EXERCISE: Two lines in the listing below mark the span: one contains "Thumbnail: WordPress Brute" and one contains "Philanthropic Response to". Reproduce both of them and everything between, exactly.

PROVIDED INFORMATION:
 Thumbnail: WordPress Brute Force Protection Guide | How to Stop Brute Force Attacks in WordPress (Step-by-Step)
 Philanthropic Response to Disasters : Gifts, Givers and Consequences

...

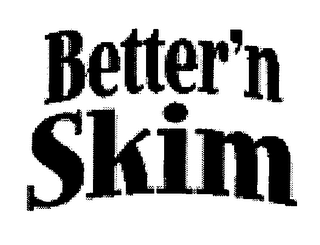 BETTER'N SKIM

ANSWER TO THIS PROBLEM:
 Thumbnail: WordPress Brute Force Protection Guide | How to Stop Brute Force Attacks in WordPress (Step-by-Step)
 Philanthropic Response to Disasters : Gifts, Givers and Consequences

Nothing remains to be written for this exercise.